• Task statement: From the entries below, extract every line that includes the word "States".

━━━ Data provided

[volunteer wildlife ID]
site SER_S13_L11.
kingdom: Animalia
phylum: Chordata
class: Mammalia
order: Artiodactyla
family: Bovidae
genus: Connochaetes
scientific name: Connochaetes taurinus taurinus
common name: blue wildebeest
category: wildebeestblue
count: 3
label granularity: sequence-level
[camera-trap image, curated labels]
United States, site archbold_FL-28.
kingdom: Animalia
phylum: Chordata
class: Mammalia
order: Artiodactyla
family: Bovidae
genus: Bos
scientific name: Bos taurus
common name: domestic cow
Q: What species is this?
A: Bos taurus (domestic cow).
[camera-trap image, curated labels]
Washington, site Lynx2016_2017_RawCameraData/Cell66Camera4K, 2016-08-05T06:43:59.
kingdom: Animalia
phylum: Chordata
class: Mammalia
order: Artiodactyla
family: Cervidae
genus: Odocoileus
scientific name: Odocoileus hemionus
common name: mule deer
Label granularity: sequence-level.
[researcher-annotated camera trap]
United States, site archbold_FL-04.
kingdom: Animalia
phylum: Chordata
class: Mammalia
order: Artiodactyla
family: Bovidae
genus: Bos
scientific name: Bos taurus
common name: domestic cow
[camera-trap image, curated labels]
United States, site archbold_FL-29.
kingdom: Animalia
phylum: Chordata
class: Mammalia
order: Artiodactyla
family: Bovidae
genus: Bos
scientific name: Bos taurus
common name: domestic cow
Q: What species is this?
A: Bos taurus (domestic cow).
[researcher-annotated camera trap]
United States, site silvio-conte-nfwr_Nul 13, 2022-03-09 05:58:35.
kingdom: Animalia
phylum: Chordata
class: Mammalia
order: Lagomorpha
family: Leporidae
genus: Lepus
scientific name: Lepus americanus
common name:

━━━━━━

• Reply to the exercise:
United States, site archbold_FL-28.
United States, site archbold_FL-04.
United States, site archbold_FL-29.
United States, site silvio-conte-nfwr_Nul 13, 2022-03-09 05:58:35.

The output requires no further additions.